Howard, I know one of the main strands of your thought as music unfolds in the 20th century is that the world of dance becomes increasingly important.
Your next choice is Copeland's appellation Spring, a piece of 1944.
Why did you choose this?
Rather like Shostakovich's Leningrad Symphony, it has a patriotic purpose.
Appalachian spring came along at a time in the war where the Americans looked like they might be able to win the war.
At least they were fighting this great struggle right across the globe, and their values were being tested to many people in the Second World War.
What the Second World War was about was a struggle between totalitarianism and free values of the west.
The appalachian spring story about a pioneer community, a simple pioneer community with a simple shaker hymn tune in the middle of it.
Tis a gift to be simple, is celebrated.
Copeland's music is a simple celebration.
It's a beautiful, beautiful piece, but it is itself a celebration of perhaps a more old fashioned style of music.
It's not cutting edge modernism we're talking about here.
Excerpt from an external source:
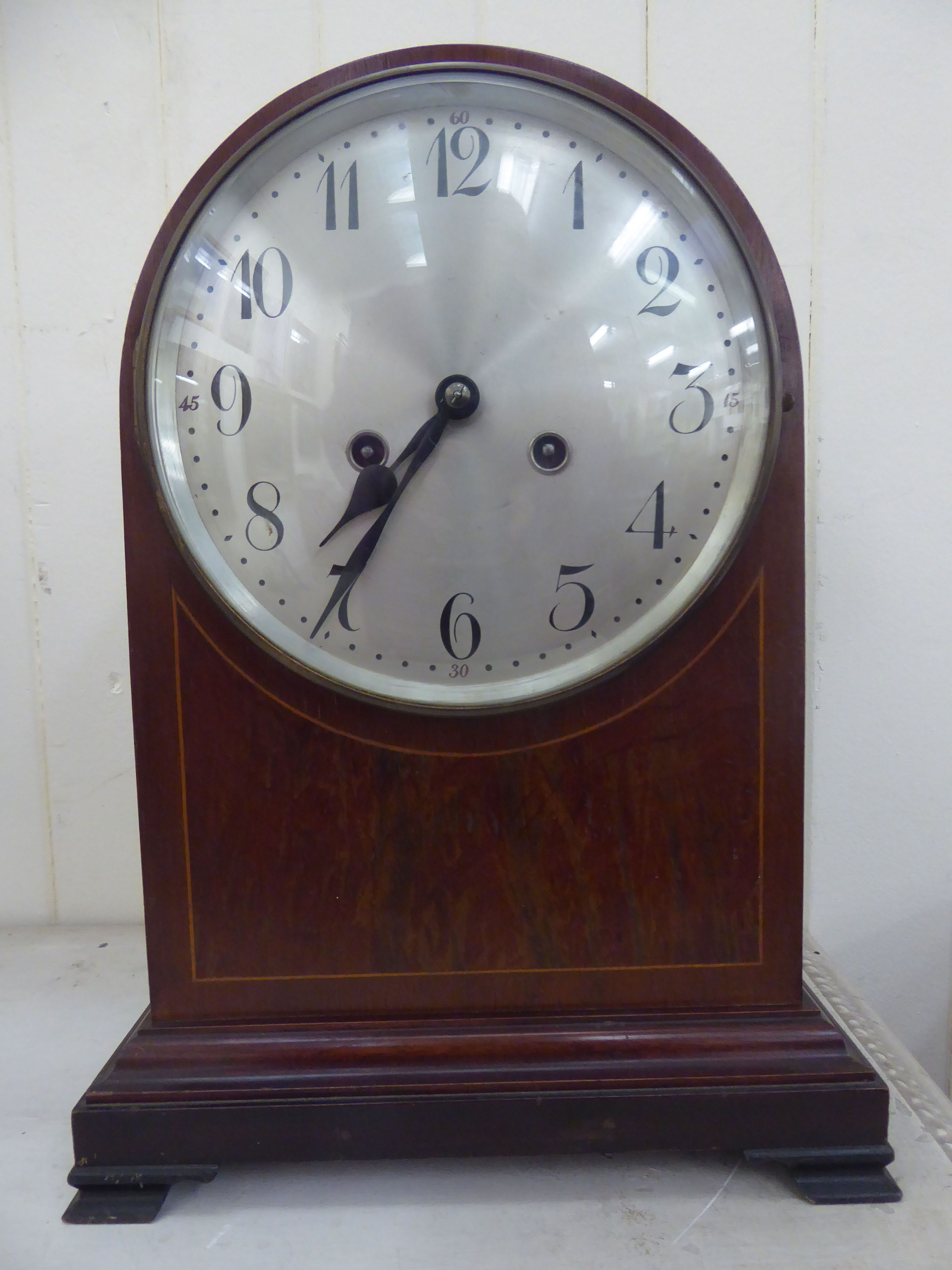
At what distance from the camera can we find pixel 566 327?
0.74 metres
It's a reassuring piece of music.
There's a sense of confidence and a boosting of morale going on in this piece, which was immediately popular, became very, very popular, and stayed popular in music ever since.
Whilst Aaron Copeland, gay, left wing, unorthodox man, might have not felt the same after Hiroshima and after the McCarthy witch trials which took place in the 1950s, he may not have felt quite so reassured about America's future.
But what comes across in appalachian spring of 1944 is this tremendous sense of confidence in simple values and about the american past and why they were doing what they were doing and why they wanted to prevail.
But leaving that aside, this is also a piece which, in terms of 20th century music, it's possible to write a piece of 20th century music for the ballet, which does nothing, scare people, which people can immediately enjoy.
At a time in the 1940s where swing is the music of most people in the western world, the ability to say, well, we still have a relevance here in doing this orchestra music.
We can still do something that completely connects with ordinary people and that it can be enjoyed widely and has been ever since is again part of my discussion in this history of the relevance of classical music in a popular age.